>> begin Records provided

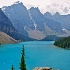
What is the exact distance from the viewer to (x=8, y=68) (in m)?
166

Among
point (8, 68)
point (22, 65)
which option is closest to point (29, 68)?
point (8, 68)

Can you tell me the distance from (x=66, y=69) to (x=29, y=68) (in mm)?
23111

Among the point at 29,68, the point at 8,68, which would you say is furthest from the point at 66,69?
the point at 8,68

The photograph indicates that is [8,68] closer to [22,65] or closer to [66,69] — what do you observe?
[66,69]

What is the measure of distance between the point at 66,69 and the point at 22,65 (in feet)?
275

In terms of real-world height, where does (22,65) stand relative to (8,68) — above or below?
above

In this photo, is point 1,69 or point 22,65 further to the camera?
point 1,69

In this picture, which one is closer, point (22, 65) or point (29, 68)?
point (22, 65)

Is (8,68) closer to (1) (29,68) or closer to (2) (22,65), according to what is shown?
(1) (29,68)

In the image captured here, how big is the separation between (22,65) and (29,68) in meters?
83.5

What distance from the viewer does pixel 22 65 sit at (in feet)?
256

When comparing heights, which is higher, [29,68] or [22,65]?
[22,65]

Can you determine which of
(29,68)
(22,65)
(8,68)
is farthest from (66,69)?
(22,65)

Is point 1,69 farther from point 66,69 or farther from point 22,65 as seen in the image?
point 22,65
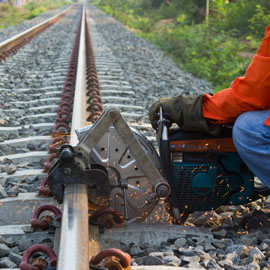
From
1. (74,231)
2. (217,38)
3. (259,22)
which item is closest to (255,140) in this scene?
(74,231)

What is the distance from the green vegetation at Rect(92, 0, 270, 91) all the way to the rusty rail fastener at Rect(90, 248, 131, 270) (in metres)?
6.28

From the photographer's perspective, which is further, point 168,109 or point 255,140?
point 168,109

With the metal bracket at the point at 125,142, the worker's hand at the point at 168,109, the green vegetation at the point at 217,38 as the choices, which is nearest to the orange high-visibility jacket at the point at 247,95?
the worker's hand at the point at 168,109

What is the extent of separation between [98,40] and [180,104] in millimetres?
11015

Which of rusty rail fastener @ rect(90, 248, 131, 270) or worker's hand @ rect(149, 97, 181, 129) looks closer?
rusty rail fastener @ rect(90, 248, 131, 270)

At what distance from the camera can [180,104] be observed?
2.89 metres

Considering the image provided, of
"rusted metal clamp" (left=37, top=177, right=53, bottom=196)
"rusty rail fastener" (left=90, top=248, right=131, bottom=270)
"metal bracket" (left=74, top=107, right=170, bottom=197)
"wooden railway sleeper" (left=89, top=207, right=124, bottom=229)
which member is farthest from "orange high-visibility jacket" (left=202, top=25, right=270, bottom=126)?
"rusted metal clamp" (left=37, top=177, right=53, bottom=196)

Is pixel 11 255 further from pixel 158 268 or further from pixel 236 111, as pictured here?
pixel 236 111

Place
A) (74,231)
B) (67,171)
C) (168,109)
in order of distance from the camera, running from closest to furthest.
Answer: (74,231)
(67,171)
(168,109)

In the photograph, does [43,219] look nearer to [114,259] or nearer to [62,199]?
[62,199]

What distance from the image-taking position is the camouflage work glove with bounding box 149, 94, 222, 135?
2787mm

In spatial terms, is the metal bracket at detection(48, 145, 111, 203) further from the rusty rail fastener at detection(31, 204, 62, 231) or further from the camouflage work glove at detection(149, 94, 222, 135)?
the camouflage work glove at detection(149, 94, 222, 135)

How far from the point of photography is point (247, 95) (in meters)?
2.58

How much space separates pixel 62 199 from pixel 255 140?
1.10 meters
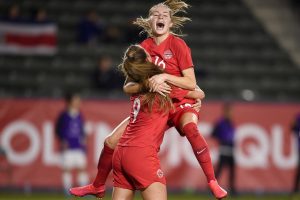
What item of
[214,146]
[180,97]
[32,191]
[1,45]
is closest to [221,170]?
[214,146]

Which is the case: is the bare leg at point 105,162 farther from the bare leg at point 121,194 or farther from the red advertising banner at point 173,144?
the red advertising banner at point 173,144

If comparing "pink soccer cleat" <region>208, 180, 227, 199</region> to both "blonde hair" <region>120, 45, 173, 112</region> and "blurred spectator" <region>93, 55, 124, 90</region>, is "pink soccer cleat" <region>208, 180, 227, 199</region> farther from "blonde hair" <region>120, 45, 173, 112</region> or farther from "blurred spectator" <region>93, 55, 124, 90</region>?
"blurred spectator" <region>93, 55, 124, 90</region>

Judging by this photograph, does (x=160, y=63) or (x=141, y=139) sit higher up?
(x=160, y=63)

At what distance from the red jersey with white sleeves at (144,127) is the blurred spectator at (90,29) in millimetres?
12629

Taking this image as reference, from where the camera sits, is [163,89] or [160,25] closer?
[163,89]

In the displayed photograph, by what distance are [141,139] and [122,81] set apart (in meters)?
11.0

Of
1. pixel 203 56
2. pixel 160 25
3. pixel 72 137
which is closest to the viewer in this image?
pixel 160 25

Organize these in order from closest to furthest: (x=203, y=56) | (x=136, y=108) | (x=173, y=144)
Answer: (x=136, y=108), (x=173, y=144), (x=203, y=56)

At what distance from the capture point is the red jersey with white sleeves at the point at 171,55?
8.52 metres

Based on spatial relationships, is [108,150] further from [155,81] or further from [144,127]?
[155,81]

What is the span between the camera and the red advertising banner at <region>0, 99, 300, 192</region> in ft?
55.3

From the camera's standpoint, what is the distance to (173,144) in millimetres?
17250

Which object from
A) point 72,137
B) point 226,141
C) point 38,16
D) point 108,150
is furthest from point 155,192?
point 38,16

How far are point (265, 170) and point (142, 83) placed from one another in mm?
10037
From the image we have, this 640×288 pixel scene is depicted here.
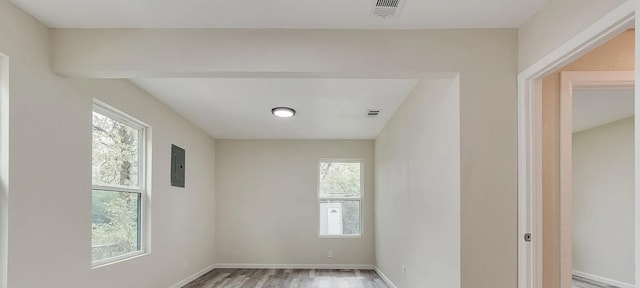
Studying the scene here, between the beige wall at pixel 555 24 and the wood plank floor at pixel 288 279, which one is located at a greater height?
the beige wall at pixel 555 24

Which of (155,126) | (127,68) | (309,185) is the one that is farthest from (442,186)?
(309,185)

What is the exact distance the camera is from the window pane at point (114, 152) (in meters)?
4.26

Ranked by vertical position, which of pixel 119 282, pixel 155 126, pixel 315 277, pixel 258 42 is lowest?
pixel 315 277

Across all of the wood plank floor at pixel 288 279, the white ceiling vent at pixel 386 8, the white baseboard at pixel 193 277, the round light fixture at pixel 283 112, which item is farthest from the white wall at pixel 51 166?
the white ceiling vent at pixel 386 8

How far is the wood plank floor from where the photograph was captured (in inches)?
260

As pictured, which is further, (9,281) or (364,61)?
(364,61)

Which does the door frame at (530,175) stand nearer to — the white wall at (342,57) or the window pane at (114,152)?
the white wall at (342,57)

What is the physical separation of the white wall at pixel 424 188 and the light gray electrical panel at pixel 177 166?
260cm

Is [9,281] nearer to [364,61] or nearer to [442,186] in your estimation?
[364,61]

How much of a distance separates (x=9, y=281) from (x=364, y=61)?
241cm

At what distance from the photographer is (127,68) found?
10.5 ft

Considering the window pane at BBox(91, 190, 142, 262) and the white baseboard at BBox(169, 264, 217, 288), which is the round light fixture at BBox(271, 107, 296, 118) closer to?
the window pane at BBox(91, 190, 142, 262)

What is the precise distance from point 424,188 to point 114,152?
9.06 ft

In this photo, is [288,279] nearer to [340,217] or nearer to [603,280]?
[340,217]
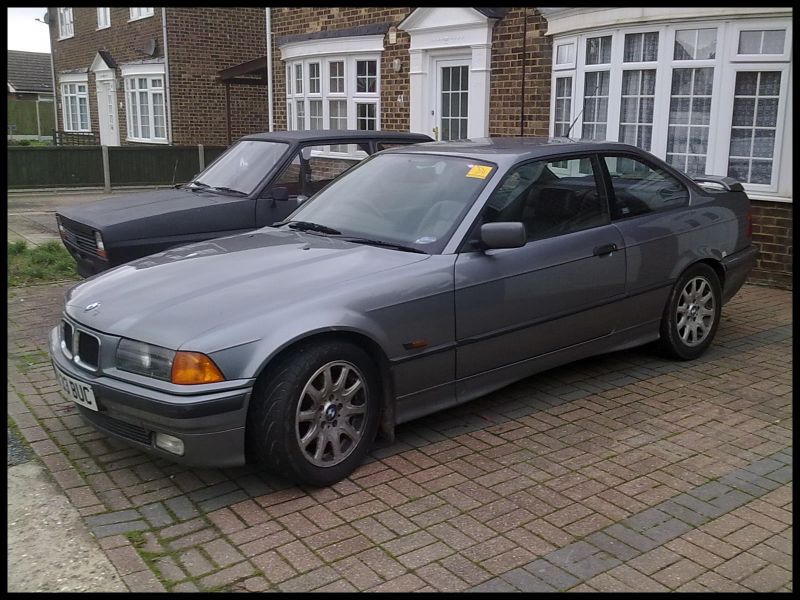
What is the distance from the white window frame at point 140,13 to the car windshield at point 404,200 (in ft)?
61.4

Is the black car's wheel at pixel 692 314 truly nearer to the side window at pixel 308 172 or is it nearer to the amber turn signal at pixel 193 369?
the side window at pixel 308 172

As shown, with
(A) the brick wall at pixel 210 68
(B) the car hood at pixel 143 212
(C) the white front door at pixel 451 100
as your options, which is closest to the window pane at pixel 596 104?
(C) the white front door at pixel 451 100

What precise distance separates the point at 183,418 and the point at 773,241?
24.0 ft

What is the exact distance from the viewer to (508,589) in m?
3.14

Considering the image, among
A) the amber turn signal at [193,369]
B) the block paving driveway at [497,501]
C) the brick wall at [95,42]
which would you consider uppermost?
the brick wall at [95,42]

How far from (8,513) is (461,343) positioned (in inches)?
95.8

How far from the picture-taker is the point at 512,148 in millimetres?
5215

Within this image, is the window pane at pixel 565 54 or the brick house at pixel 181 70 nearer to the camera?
the window pane at pixel 565 54

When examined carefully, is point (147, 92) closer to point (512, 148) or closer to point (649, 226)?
point (512, 148)

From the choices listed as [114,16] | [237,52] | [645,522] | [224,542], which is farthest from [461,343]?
[114,16]

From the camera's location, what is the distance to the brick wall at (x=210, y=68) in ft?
70.7

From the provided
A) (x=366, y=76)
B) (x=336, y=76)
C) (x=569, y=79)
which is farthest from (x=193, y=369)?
(x=336, y=76)

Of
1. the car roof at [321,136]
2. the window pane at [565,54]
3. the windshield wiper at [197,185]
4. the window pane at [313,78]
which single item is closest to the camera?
the car roof at [321,136]

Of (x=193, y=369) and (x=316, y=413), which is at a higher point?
(x=193, y=369)
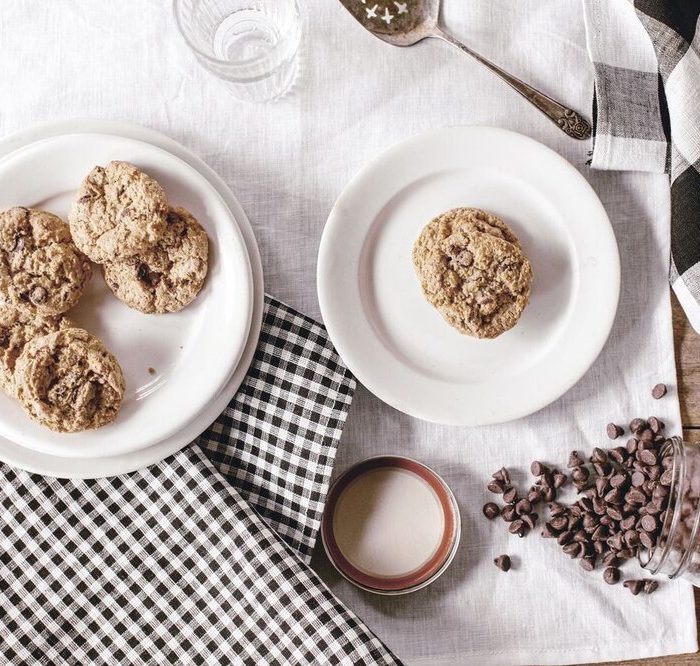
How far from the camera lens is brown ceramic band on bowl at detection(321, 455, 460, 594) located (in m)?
1.57

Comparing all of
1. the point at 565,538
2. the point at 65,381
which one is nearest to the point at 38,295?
the point at 65,381

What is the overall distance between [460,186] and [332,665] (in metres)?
1.03

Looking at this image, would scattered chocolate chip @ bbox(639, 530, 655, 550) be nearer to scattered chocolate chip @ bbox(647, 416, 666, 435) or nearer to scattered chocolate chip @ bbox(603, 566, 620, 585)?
scattered chocolate chip @ bbox(603, 566, 620, 585)

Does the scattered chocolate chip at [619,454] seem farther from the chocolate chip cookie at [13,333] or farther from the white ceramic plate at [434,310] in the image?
the chocolate chip cookie at [13,333]

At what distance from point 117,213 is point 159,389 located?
361 mm

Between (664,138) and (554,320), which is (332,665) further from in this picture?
(664,138)

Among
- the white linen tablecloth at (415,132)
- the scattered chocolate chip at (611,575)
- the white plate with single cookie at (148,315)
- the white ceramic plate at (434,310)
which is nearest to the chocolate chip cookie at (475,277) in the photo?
the white ceramic plate at (434,310)

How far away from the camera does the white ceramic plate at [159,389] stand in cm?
148

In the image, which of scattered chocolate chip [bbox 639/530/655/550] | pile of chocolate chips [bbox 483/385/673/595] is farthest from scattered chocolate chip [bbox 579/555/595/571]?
scattered chocolate chip [bbox 639/530/655/550]

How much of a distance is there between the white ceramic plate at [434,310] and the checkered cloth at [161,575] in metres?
0.22

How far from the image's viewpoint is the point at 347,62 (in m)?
1.63

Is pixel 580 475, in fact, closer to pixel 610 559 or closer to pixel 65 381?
pixel 610 559

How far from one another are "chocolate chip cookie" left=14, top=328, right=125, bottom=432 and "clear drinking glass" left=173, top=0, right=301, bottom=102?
629 millimetres

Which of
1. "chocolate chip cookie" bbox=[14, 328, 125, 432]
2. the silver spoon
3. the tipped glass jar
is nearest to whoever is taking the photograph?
"chocolate chip cookie" bbox=[14, 328, 125, 432]
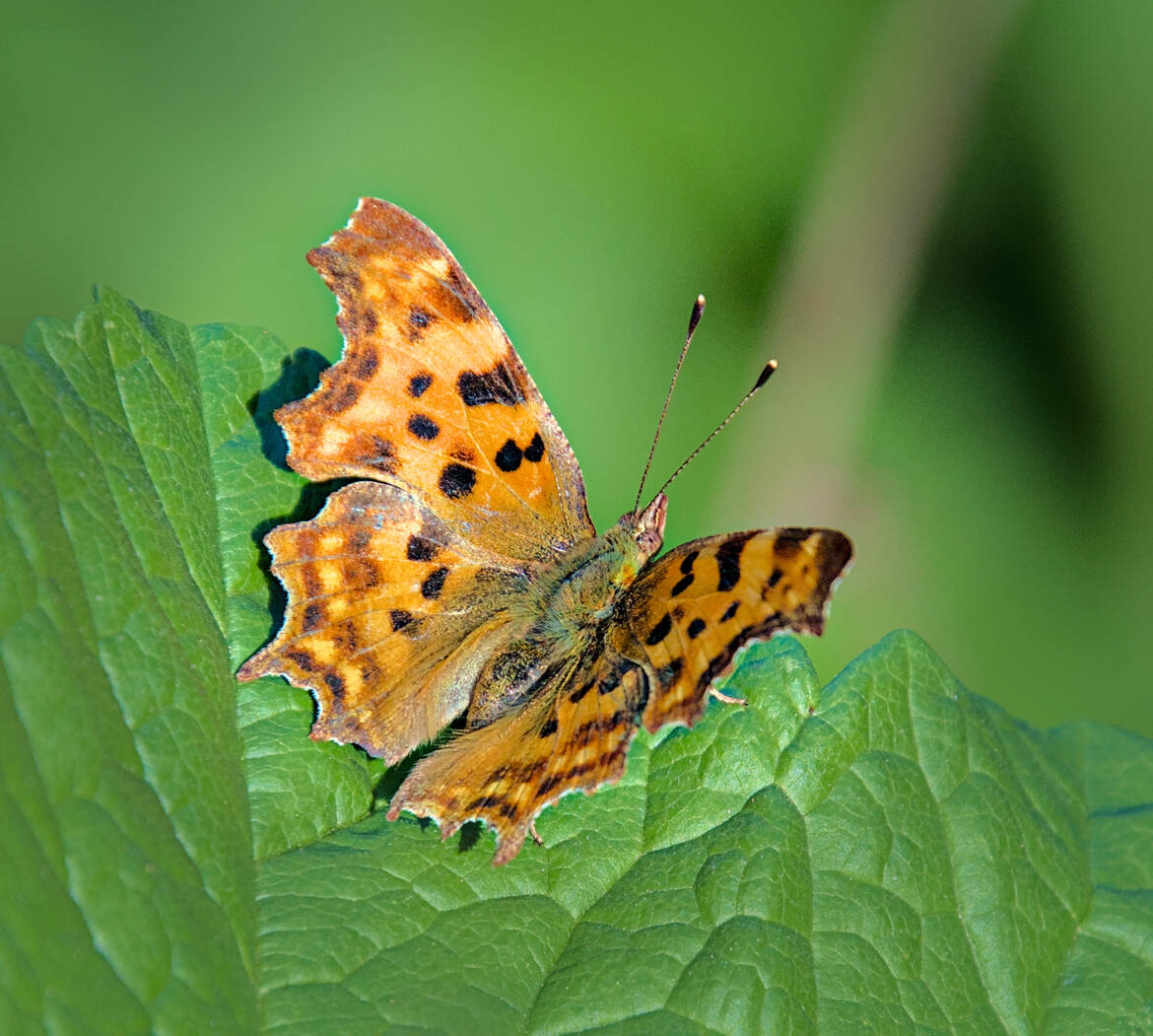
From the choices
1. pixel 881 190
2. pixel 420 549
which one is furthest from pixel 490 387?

>> end Records provided

* Prompt *
Return, word for word, the lines of the listing starting at the line that contains "How much of a distance is" and ending at the final line of the listing, with both ends included. Leave the pictures out of your answer.

* Result of this exercise *
How much of a distance is there between the white ceramic plate at [434,310] and the checkered cloth at [161,575] in metres?
0.22

How far from the image's viewpoint is the point at 347,62 (in m)?
1.63

Is pixel 580 475, in fact, closer to pixel 610 559 or closer to pixel 65 381?
pixel 610 559

How far from one another are "chocolate chip cookie" left=14, top=328, right=125, bottom=432 and "clear drinking glass" left=173, top=0, right=301, bottom=102?
629 millimetres

Which of
1. "chocolate chip cookie" bbox=[14, 328, 125, 432]
2. the silver spoon
3. the tipped glass jar
is nearest to whoever is taking the photograph?
"chocolate chip cookie" bbox=[14, 328, 125, 432]
From the choices
1. pixel 881 190
2. pixel 420 549
which one is furthest from pixel 490 387?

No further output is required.